As we move from a debt-based society to a savings-based society, one question reverberates over and over again. Now that I have some money, where should I put it? Your parents will probably tell you to sock it away into a traditional interest bearing savings account, while your grandparents will tell you that the safest place for your cash is under your mattress or in the back yard in Mason jars. While both methods of saving are pretty safe, meaning that it’s highly unlikely that you will lose that money (unless you forget where you buried it!), neither one offers much in the way of growing your cash.
The main problem with most savings products is that they either offer very little in the way of earning interest, or are highly restrictive when it comes to making deposits or withdrawing your money. I’m not even sure if I should address the drawbacks of having cash stashed around your house or under your grass, although I do have a great anecdote about a great uncle of mine who thought that there was a “wealth” of knowledge in his extensive library of electronics textbooks. Little did we know that he meant “wealth” in the literal sense of the word. We removed over $25,000 from his home in the weeks after he passed away after we found the first envelope of cash in one of those darn textbooks!

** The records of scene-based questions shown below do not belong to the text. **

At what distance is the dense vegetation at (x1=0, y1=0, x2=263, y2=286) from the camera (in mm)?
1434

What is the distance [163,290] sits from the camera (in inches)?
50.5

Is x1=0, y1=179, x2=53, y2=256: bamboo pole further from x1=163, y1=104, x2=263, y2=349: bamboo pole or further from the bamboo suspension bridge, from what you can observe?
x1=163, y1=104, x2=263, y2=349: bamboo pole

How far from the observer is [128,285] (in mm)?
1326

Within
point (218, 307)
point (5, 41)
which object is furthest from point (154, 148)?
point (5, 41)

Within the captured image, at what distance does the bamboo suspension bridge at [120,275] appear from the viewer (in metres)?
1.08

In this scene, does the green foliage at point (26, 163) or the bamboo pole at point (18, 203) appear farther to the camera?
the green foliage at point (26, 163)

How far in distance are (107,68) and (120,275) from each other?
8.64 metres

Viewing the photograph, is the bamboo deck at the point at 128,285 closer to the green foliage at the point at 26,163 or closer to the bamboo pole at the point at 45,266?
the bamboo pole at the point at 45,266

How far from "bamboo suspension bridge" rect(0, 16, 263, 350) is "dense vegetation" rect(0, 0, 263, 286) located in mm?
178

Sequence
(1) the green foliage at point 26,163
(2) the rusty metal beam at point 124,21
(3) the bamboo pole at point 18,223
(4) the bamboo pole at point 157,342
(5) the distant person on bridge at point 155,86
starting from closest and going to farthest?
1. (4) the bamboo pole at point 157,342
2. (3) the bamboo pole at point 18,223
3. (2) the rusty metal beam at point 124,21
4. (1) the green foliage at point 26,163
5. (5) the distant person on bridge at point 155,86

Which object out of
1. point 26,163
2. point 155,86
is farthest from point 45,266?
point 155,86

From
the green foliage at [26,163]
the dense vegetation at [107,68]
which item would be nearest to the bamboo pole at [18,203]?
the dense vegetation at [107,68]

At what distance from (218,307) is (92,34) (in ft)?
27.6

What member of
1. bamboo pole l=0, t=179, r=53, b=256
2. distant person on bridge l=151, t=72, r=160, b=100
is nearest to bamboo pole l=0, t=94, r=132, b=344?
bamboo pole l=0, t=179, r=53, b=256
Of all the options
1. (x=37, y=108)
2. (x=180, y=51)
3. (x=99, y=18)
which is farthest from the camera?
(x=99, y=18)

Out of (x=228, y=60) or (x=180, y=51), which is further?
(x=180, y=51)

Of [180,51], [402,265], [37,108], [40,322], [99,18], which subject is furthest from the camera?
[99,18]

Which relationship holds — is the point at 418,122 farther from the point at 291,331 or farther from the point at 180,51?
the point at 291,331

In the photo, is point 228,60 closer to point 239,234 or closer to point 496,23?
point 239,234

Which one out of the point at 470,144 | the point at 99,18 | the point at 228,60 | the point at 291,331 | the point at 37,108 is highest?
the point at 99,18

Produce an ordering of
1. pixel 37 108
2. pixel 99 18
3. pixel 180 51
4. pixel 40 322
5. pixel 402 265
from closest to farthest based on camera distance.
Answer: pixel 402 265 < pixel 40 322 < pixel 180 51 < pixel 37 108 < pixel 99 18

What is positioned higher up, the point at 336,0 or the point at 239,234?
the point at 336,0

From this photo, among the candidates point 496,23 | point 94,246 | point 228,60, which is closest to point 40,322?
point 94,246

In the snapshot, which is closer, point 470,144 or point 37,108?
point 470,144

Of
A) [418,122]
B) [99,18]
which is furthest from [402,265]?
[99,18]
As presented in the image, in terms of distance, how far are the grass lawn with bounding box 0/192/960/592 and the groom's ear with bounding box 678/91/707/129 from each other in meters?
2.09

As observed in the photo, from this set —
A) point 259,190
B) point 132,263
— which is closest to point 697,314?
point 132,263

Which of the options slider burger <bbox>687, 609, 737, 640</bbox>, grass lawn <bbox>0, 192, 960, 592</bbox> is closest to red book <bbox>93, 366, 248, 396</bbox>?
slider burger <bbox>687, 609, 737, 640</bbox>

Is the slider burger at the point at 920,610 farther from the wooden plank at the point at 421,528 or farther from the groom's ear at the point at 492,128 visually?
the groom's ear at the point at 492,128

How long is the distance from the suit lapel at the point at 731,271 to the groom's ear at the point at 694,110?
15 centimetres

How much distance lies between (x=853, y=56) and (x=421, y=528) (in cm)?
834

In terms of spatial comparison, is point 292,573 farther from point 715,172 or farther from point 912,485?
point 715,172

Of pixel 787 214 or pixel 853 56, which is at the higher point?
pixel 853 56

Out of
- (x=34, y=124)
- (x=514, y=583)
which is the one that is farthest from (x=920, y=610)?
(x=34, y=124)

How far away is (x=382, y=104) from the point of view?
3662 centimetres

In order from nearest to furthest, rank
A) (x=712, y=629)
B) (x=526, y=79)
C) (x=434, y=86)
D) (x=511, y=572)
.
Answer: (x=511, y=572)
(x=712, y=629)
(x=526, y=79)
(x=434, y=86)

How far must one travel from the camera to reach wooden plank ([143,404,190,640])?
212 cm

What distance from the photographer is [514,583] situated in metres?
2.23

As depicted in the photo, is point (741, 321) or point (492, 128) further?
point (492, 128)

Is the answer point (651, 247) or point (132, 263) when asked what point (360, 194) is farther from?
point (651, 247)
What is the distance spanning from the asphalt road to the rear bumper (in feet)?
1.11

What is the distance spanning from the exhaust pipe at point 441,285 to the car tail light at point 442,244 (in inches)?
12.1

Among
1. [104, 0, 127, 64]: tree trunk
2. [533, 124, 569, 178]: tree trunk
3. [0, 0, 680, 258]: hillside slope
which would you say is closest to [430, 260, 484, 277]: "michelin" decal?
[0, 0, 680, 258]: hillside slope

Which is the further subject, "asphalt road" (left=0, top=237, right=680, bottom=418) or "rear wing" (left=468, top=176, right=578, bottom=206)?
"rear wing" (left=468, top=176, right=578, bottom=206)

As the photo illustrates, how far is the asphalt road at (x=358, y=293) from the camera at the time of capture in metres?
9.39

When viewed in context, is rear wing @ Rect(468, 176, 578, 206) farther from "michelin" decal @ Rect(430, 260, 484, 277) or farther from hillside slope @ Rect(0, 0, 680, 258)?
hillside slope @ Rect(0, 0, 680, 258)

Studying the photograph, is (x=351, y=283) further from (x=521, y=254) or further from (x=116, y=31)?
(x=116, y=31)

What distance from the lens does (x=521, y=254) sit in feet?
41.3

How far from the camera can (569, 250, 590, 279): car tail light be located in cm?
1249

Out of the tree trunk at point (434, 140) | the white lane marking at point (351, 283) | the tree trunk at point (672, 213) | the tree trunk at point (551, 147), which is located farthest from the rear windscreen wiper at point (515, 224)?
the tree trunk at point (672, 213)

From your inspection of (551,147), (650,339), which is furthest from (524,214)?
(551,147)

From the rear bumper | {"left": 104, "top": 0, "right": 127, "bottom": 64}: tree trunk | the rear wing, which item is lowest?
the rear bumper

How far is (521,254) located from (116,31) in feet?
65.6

So, what do you do with that little nest egg that you have so diligently saved up? Depends on what type of risk you are willing to make with your money. Simply put, the higher the potential return, the more risk you have to take on with your initial investment. The good news is that there are several options for saving your money that will earn you a better return than a regular interest bearing savings account minus the risk of losing it all.
Online Savings Accounts
With online savings accounts, not only does your money remain easily accessible, but it earns a higher interest rate than traditional savings accounts. For instance, let’s say your brick and mortar bank offers a savings account with 1% interest. A comparable high interest online savings account, say with Ally Bank, will net you a higher yield and a decent increase in potential earnings. This is due to the lower costs you’ll find associated with many online banks. Your money is also insured against loss by the FDIC. What more could you ask for?
Certificates of Deposit
CDs or time deposits have been around for a long, long time and offer customers the ability to save money at a much higher rate than any savings account product. The major drawbacks to CDs is that most have a minimum balance criteria that has to be met before it can be opened and withdrawing your money before the maturity date will result in hefty penalties. Everbank’s online bank has many great CD options.
Government Issued Bonds
Bonds have also been around for nearly forever and offer you a safe place to put your money. You can invest in either short term bonds, long term bonds, or both. The biggest benefit to buying short term bonds is that, like online accounts, the interest rate is around 5%. Longer term bonds have better interest rates, but keep your money tied up for a significant amount of time (10 years or more) before you can reap the benefits. They are also guaranteed against loss.
Money Market Mutual Funds
For those of you who, like me, are a little behind the times when talking about investing, a money market mutual fund may not seem like the best idea. But here’s why this one might be the best choice of all, for your cash investments. While a money market mutual fund is a type of mutual fund, it’s still one of the safest investments you can make as they are considered “cash” accounts. Money market mutual funds differ from regular mutual funds in that they are invested in relatively more conservative instruments and are considered quite stable. The money you invest will remain fairly liquid, making withdrawals fairly easy (at least easier than long term bonds and CDs).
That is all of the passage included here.